The Witchcraft Act of 1736 seems to have been motivated largely by English considerations, and there is some evidence that opinion in Scotland was rather less keen on the idea of removing witchcraft from the criminal code: certainly the most vocal opposition to the Act within parliament came from a Scot, the Clackmannanshire MP James Erskine, Lord Grange. And this reflects the broader oddity that historians have generally struggled to locate a strong strand of ‘philosophical scepticism’ – that is, the belief that witchcraft did not exist – as a means of explaining the waning of the Scottish witch-hunt after 1662. Instead, both learned and popular opinion seem to have retained at least a degree of witchbelief well into the 18th century.

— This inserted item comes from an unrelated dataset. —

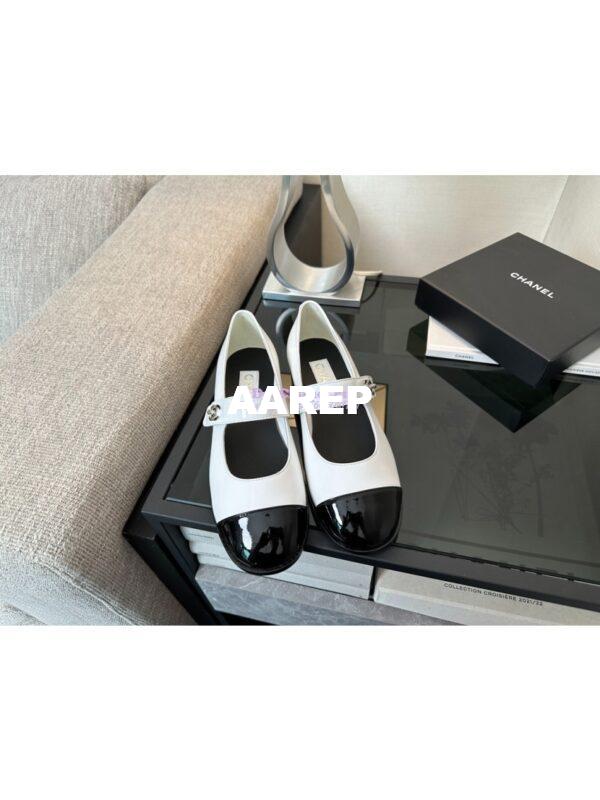 Replica Chanel Mary Jane Patent Calfskin Shoes G45280 White Black 5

Instead, historians trying to explain the decline of witchprosecutions most usually point to ‘judicial scepticism’. This is the concept that the authorities, while not necessarily ceasing to accept the reality of witchcraft, came to believe that it was impossible to prosecute as a practical matter, largely as a consequence of the runaway, chaotic nature of the 1661-62 hunt. In response, the government and the legal profession began subjecting evidence, especially confessions and witness statements, to far more rigorous scrutiny, and were much more inclined than before to find such evidence wanting and to throw out entire cases as a consequence. Simultaneously, crackdowns on the use of torture and witch ‘pricking’ (the practice of pushing long pins into witches’ bodies to find the ‘devil’s mark’, an insensible blemish supposedly bestowed as part of any pact with Satan) removed two of the major tools that had conventionally been used to generate evidence in the first place. Combine all this with the potential emergence of ‘ideological scepticism’ – the idea that witch-prosecutions were gradually losing their utility to the government as a tool for building a godly state – and the picture that emerges is one of procedural constriction: it simply became much more difficult to secure a trial and conviction, irrespective of developments in belief-systems.